Today, students in USA and Australia are mostly educated (or dis-educated?) with progressive elements -- most of them can't read properly, can't spell and are poor at maths.
If that's the case then it's up to the parents to pick up the slack. It's no use saying "Oh dear, I wish the State was doing a better job of educating my children." You have to get it done yourself. Theres no dearth of resources out there to allow the average parent to teach their chilldren all the fundamentals of reading, maths, and social studies that they're likely to get in a
properly taught government school. When the kids are given a solid foundation to build on early, then it makes everything else they do later on that much easier, and the more likely they are to end up with a decent education even if the gummint scools aren't all that good.
Both my wife and myself were brought up in the old Confucian ''Learning Is Everything" viewpoint, so we we just assume that one of the obligations of child rearing is making sure the children get a proper education. It's worked out well for us/ours.
And we're going to lay all the blame on the parents?
Not all of it, but in the end our kids (and grandkids) are
our kids and grandkids. Saying "woe is me, the gummint schools failed our kids so they never learned anything" doesn't cut it. Yes, the public schools suck, and they don't particularly have our kids' best interests at heart. The burden's on us, and in the end it always will be.

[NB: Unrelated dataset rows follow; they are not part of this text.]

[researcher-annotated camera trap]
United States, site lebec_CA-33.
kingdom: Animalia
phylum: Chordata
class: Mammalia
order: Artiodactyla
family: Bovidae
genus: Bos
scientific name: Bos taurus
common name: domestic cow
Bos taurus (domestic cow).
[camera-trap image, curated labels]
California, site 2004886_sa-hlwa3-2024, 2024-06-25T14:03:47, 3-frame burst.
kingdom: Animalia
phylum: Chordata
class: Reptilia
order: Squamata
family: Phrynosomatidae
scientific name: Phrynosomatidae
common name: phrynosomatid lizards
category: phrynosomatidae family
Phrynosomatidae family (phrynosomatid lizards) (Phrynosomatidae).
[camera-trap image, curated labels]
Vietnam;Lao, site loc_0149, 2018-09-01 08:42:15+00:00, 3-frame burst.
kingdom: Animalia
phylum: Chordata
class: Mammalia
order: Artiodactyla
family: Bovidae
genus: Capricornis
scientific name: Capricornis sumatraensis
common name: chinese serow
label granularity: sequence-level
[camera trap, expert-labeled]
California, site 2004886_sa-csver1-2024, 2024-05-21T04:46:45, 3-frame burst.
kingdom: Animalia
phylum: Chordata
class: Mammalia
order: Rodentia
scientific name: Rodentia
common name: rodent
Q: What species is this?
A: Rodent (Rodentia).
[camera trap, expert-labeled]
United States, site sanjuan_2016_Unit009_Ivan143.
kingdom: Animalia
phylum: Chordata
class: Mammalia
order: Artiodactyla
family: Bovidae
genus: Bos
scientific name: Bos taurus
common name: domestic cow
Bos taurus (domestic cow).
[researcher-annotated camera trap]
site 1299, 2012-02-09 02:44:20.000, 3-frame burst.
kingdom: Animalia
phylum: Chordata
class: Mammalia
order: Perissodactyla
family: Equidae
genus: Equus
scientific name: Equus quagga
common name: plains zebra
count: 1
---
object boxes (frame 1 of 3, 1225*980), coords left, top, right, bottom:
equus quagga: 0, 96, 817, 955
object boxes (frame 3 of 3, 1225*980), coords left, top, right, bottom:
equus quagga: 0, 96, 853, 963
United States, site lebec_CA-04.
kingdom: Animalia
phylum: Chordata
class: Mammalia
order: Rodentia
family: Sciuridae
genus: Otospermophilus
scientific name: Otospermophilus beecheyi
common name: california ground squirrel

My grandmother, with an 8th grade education, taught her five children to read before they started school in the 1930s. Then in the 1950s, she taught me to read before I started school.
There you are, then! Your grandmother stepped up and made sure you knew as much as she could teach you. That's what I'm talking about.
Schools today have children for 12 years--claiming to be giving them an education--and graduate them still unable to read.
And that's the fallacy of public education. Like everything else the government doe, it does it half fast. Ultimately they're not responsible to anyone. In the end what the children learn, or don't, is on
us.
If we keep their teachers' feet to the fire,
if we teach the young 'uns what
we can,
if we demand the kind of discipline of the kids that allows them to learn, and
if we hold them to high standards and let them know in no uncertain terms that failure to do their best is unacceptable, then we've played our parts as parents. Whinging about what a lousy job the gummint schools are doing is, while true enough, of no benefit.
And we're going to lay all the blame on the parents?
Again, not all the blame. But sitting back and whinging about how the schools are failing little Johnny helps no one. We have to take responsibility for our own kids. Raising cane with our elected "representatives" is worth the doing in itself, but the reality it accomplishes almost nothing unless you have a few million people behind you.